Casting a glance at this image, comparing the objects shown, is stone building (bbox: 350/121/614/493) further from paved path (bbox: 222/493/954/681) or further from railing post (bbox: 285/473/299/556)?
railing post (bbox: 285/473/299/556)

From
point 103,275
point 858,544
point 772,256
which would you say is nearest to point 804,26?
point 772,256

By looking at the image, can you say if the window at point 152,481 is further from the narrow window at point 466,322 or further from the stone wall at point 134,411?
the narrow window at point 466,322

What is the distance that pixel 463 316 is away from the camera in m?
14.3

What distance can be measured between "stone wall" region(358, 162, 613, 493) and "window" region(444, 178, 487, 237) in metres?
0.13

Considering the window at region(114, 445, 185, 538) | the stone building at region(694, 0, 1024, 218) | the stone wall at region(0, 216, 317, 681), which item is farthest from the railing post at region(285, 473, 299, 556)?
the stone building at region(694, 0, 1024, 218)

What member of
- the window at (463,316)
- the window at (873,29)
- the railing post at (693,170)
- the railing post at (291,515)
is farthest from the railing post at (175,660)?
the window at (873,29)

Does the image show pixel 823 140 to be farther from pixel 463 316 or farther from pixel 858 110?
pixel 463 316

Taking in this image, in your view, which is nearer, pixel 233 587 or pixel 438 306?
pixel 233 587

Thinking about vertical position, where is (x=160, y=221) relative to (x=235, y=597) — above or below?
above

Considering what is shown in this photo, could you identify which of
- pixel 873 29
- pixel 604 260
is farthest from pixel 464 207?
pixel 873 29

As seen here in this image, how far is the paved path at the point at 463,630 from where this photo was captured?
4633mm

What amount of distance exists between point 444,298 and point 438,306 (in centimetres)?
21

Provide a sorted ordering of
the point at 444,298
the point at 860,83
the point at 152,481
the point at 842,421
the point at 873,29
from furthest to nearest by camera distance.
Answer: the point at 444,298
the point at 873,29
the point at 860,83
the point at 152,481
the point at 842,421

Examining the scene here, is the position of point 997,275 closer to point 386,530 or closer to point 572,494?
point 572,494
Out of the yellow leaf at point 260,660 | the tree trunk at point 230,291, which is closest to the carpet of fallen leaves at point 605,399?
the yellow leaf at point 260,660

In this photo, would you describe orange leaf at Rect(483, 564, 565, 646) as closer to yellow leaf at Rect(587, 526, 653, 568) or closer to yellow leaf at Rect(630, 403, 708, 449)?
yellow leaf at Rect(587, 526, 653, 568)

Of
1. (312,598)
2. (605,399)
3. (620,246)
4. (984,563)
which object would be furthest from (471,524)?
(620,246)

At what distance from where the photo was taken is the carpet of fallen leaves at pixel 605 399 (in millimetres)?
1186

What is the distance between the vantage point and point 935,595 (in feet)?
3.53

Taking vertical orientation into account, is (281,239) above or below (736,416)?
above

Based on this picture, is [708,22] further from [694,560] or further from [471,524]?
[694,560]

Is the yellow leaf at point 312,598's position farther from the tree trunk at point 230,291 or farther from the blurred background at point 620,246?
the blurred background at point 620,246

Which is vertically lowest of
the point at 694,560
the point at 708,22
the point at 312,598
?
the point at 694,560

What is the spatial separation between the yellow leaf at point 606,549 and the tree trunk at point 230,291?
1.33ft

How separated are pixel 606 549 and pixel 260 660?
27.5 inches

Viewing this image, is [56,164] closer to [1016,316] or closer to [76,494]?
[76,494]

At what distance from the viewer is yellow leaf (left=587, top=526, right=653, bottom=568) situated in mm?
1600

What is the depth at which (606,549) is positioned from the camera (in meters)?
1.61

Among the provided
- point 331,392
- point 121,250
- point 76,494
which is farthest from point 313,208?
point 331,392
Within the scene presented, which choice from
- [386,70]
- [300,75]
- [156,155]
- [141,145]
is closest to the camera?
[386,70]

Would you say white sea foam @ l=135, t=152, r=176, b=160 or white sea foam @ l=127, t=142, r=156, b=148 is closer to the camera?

------------------------------------------------------------

What you need to do: Take the line that contains "What is the spatial" and every line after it through the end of the listing above, and repeat them exactly.

Written answer:
What is the spatial separation between the yellow leaf at point 606,549 and the tree trunk at point 230,291?
1.33ft

How separated are pixel 606 549 and pixel 260 660?
27.5 inches

Viewing this image, is [56,164] closer to [1016,316] or closer to [76,494]?
[76,494]

At what distance from the viewer is yellow leaf (left=587, top=526, right=653, bottom=568) situated in mm?
1600

What is the depth at which (606,549) is positioned from the camera (in meters)?
1.61

Among the provided
- point 331,392
- point 121,250
- point 76,494
which is farthest from point 313,208?
point 331,392
Within the scene presented, which choice from
- [386,70]
- [300,75]
- [156,155]
- [141,145]
is closest to the camera?
[386,70]

Would you say white sea foam @ l=135, t=152, r=176, b=160 or white sea foam @ l=127, t=142, r=156, b=148 is closer to the camera?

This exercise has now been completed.